Slicer had a ball on Sunday, out at another night of blues music. Apart from a great unaccompanied choir at the start, it was heavily guitar-driven – whether acoustic or electric. Several folk commented on the “visceral” or physical nature of the genre. It’s always tough to follow live music with listening to a recording, but a trawl through his physical (as opposed to download) collection, led him to Nils Lofgren’s Acoustic Live. Although Slicer was first introduced to Lofgren more than 30 years ago (Cry Tough) by a friend across the street, the artist’s solo music didn’t really connect until a recent re-introduction at a high end audio demonstration, where the merits of this particular album were much to the fore. If you only listen to this one in compressed MP3/AAC on an iPod, you literally don't know what you're missing.
Lofgren is a Swedish/Italian American singer-songwriter solo artist who is also a longstanding member of Springsteen’s E Street band and has been a member of Crazy Horse (well known for its association with Neil Young) and Ringo Starr’s All Starr Band. He’s an able pianist as well as guitarist, and he plays both on this album of his own compositions. The album captures his performance in Vienna, Virginia in 1997. It’s a triumph of recording technique in a live environment. It’s not blues – more acoustic rock – but the songs it contains do demonstrate many of the qualities of good blues music: identification of, and empathy with, suffering; and a hope for a better future. Following an earlier Slicer post on the importance of dreaming, several songs on this album encourage a re-appraisal of the way things are and how they might be – not least Some Must Dream:
“Some try so hard but not for the team
So some must dream...
...Restless souls, shattered hearts
Talk of peace that never starts
Self-proclaimed saviors just float downstream
So some must dream.”
Lofgren’s talent on guitar is particularly evident on this track, and also on Keith Don’t Go. Mud In Your Eye is an expression of what we all feel when someone who’s abusive gets their comeuppance. It starts with some guitar slapping percussion and moves along with a riff which reminds of The Clash’s Should I Stay Or Should I Go?

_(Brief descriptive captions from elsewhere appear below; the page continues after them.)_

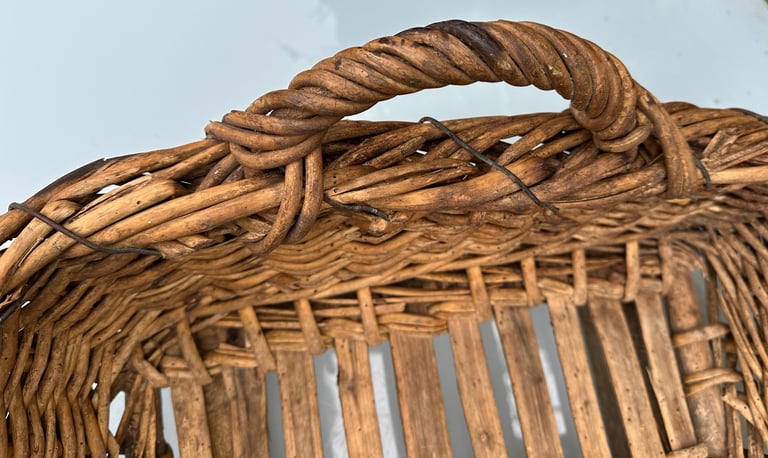 ANTIQUE FRENCH GRAPE HARVESTING BASKET, CHAMPAGNE PANIER DE VENDANGES, 87x57cm, 1900s - WILL POST!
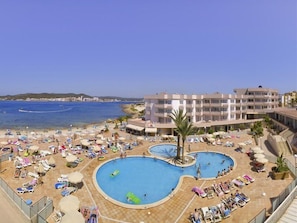 Outdoor pool - Playa Bella Beach Apartments (Sant Josep de sa Talaia)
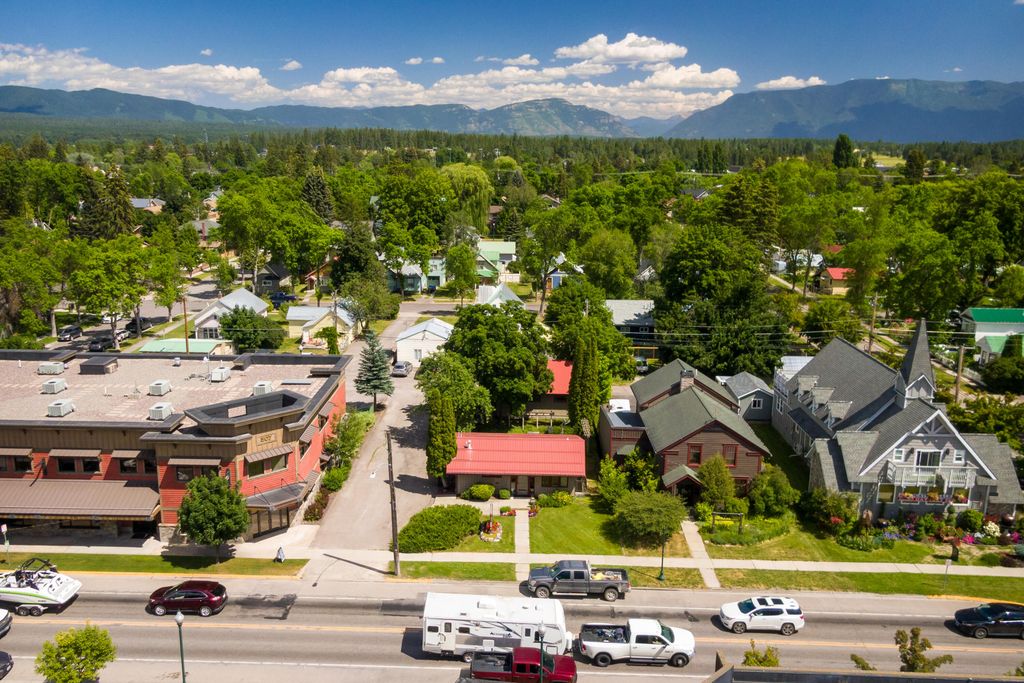 327 Spokane Avenue, Whitefish, MT 59937 photo 2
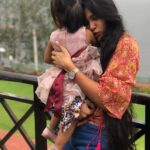 M.M. Manasi Instagram - Beating the Monday Blues like….🏔 #TheHusband #Swara #ourdaughter #travelwithtoddler #toddler #reels #reelit #reelitfeelit #vacay #vacaymode #beattheheat #vacation #trendingreels #trendingsongs #pasoori #family #mine #mondayblues #mondaymotivation #kodaikanal #kodaikanaldiaries Kodaikanal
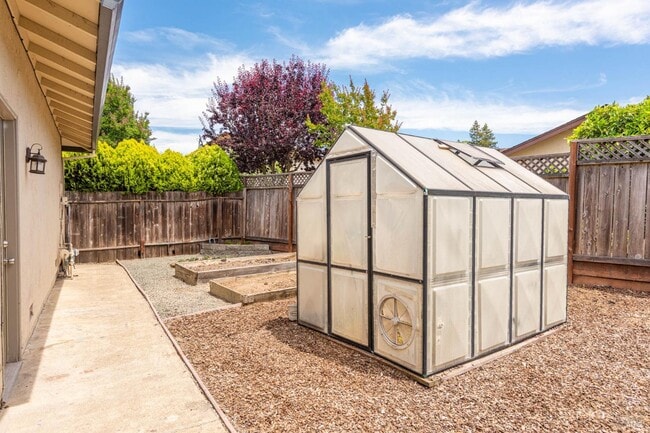 Photo - 2454 Dunaway Dr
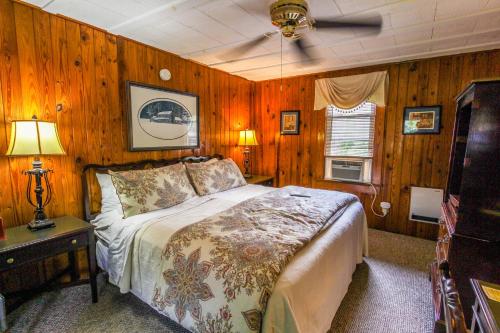 Cama o camas de una habitación en Mountainaire Inn and Log Cabins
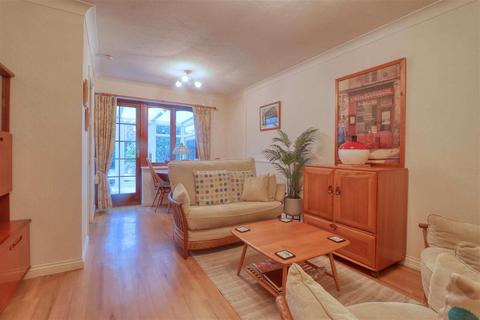 12 Bernard Close, Kirby Cross, Frinton-on-sea, CO13 0TP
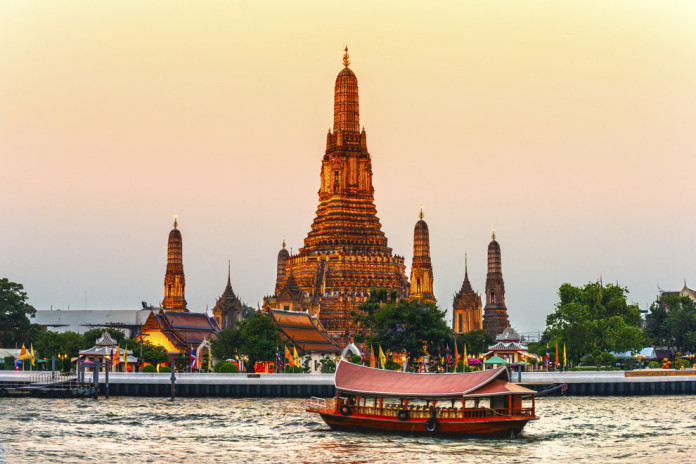 wat run bangkok thailand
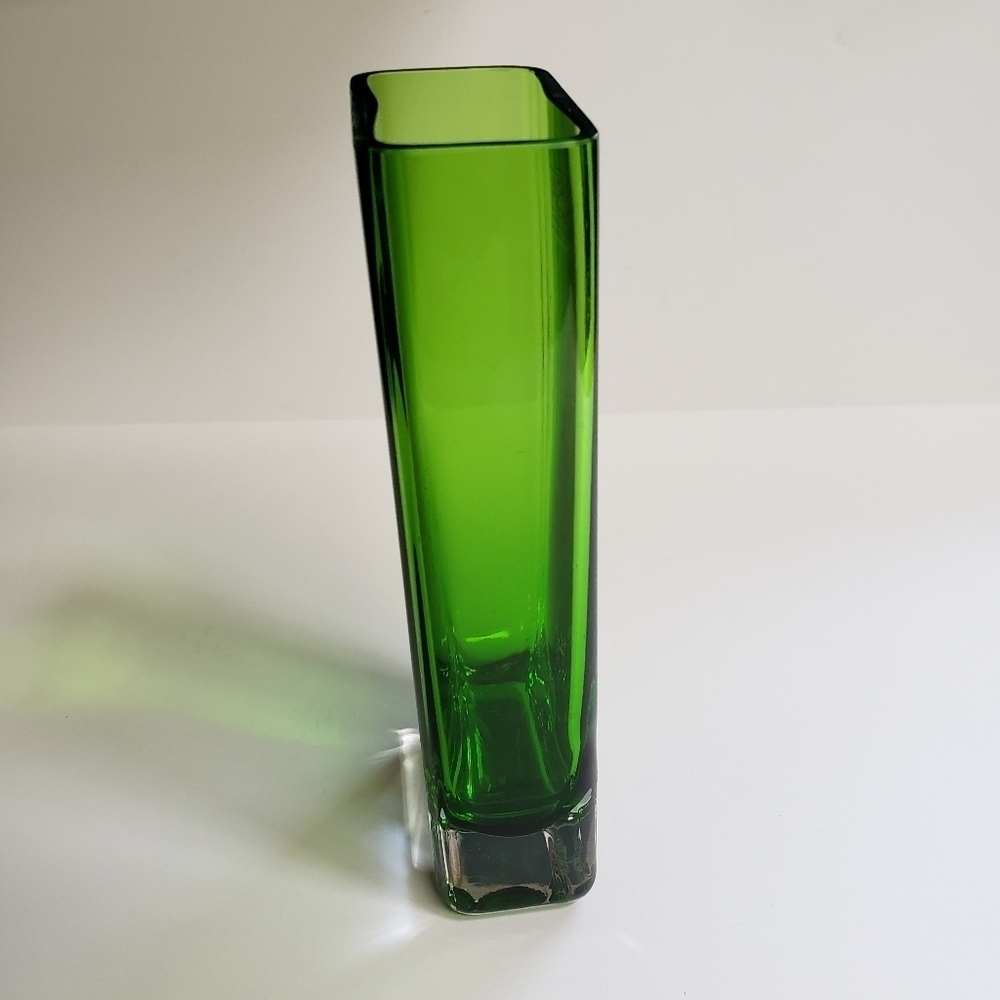 Vintage LSA International Handmade & Mouthblown Tall Green Rectangle Glass Vase - Picture 7 of 10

Wonderland is one of Lofgren’s better known songs and it’s here that his dreaming and envisioning is perhaps at its most daring:
“Well the boys and girls like to dance on the way to school
And even the pretty girls think that being nice is cool
Ain’t no locks upon the door
Ain’t no country fighting no war
Ain’t no boss or president here
And no judge to keep score...
Well there ain’t no government tellin’ you who to fight
And you don’t get singled out every time you’re wrong or right
Ain’t no hungry people to feed
Ain’t no homeless children in need
Ain’t no prejudice in anyone’s heart
And no crime in the street...
Compassion is something people understand
In a Wonder, in a Wonderland...”
It’s easy to be sceptical, or take a glass-half-empty position: that this is equivalent to a Miss World contestant’s aspiration for “world peace” (and Lofgren is never anywhere nearly as lyrically adept as Springsteen or Dylan). Lyrics to some of his other songs are a bit syrupy but perhaps believing in and striving for the kind of dream captured in Wonderland is not just wishful thinking. Lofgren is not in denial about suffering. He acknowledges “Don’t dreamers get the blues...?” in Big Tears Fall. The Magician’s Nephew (chapter 12) springs to mind where, when Digory wanted a quick fix (his mother cured), he looked up from the Lion’s great feet and huge claws and was taken aback by what he saw...

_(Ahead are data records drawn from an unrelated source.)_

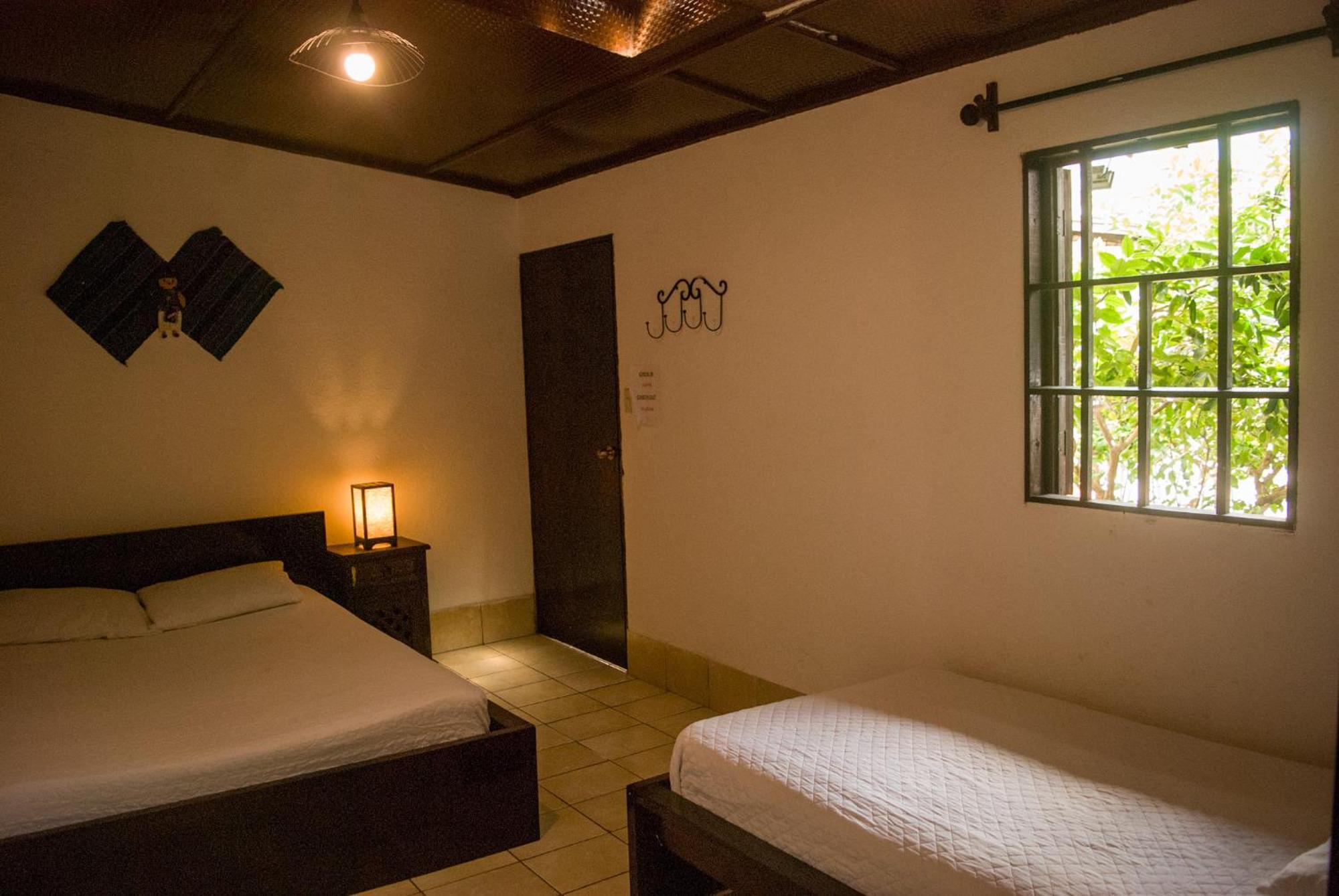 Tzunun Hostel Antigua Екстериор снимка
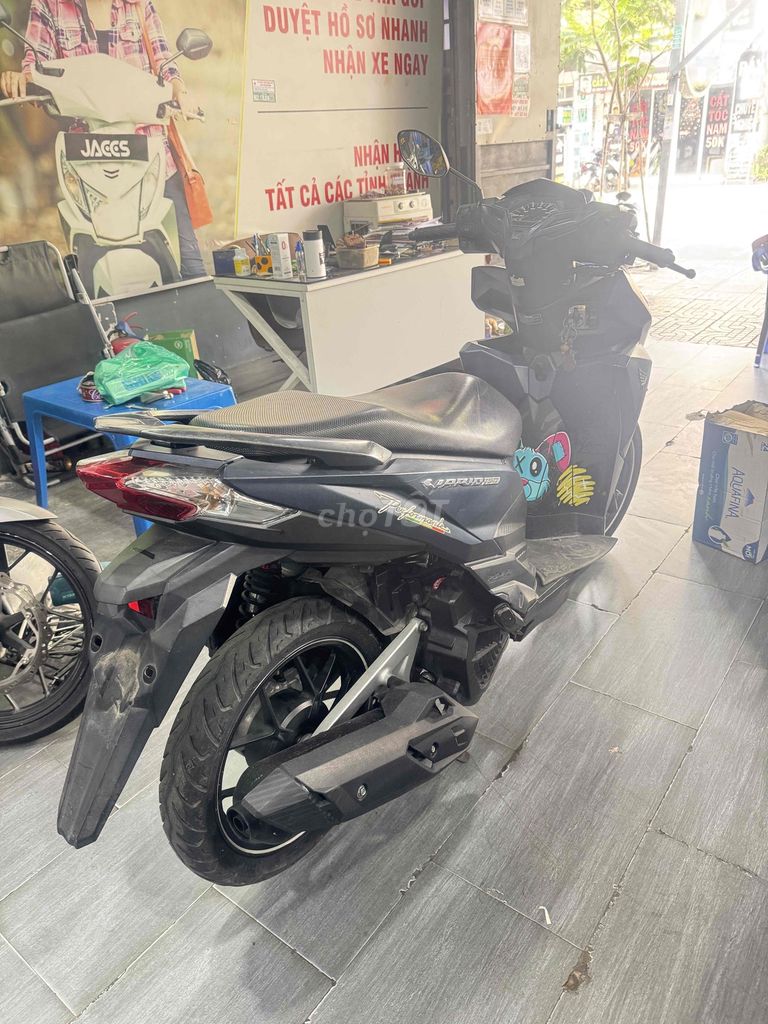 Honda Vario 2017 Xám 30355 km. Mua bán Xe máy tại Quận Bình Tân Tp Hồ Chí Minh được đăng bởi xe máy TÂN TIẾN LỘC 1 hình 4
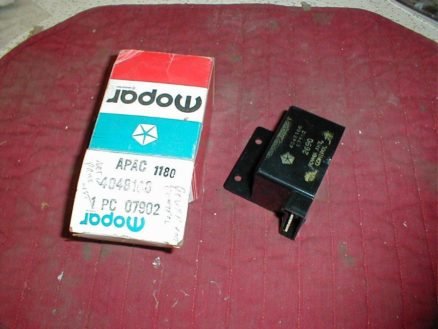 4048100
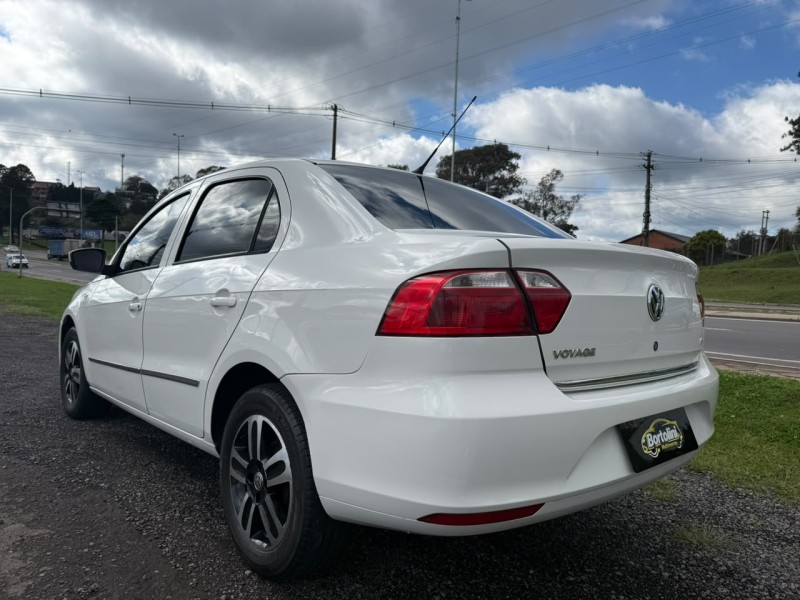 VOYAGE 1.6 MI CITY 8V FLEX 4P MANUAL - 2014 - FARROUPILHA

Escape from pain is the subject of Man in the Moon, written from the perspective of a 14 year old. In Believe, Lofgren sings “you fight so hard for some dignity in a world out of control,” notions covered by 2 separate songs in the Dylan canon – Dignity and Everything is Broken. Believability, and the difference between theory and the passion to make things better, are covered by To Your Heart:
“The longest trip is from your head to your heart.”
Taking this passion and converting it to action is the thrust of a song dedicated to the inspiration of his grandmother, I’ll Arise.

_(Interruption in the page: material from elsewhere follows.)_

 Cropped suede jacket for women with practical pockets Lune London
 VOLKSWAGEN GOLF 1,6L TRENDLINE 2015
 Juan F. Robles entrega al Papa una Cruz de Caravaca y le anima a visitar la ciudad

Dreaming seems to be an attractive theme to song-writers. The great John Martyn sang “What happened to the Fisherman's Dream?” Slicer says: Let’s get creative, let’s do some imagining and see if we can then move things beyond just imagination...
To the glass-half-empty, dream-stifling nay-sayers out there, I’ll leave you with a little of Dylan’s I Feel A Change Comin’ On:
“Well now what's the use in dreamin'
You got better things to do
Dreams never did work for me anyway
Even when they did come true...”
Sometimes it comes down to how you choose to see things.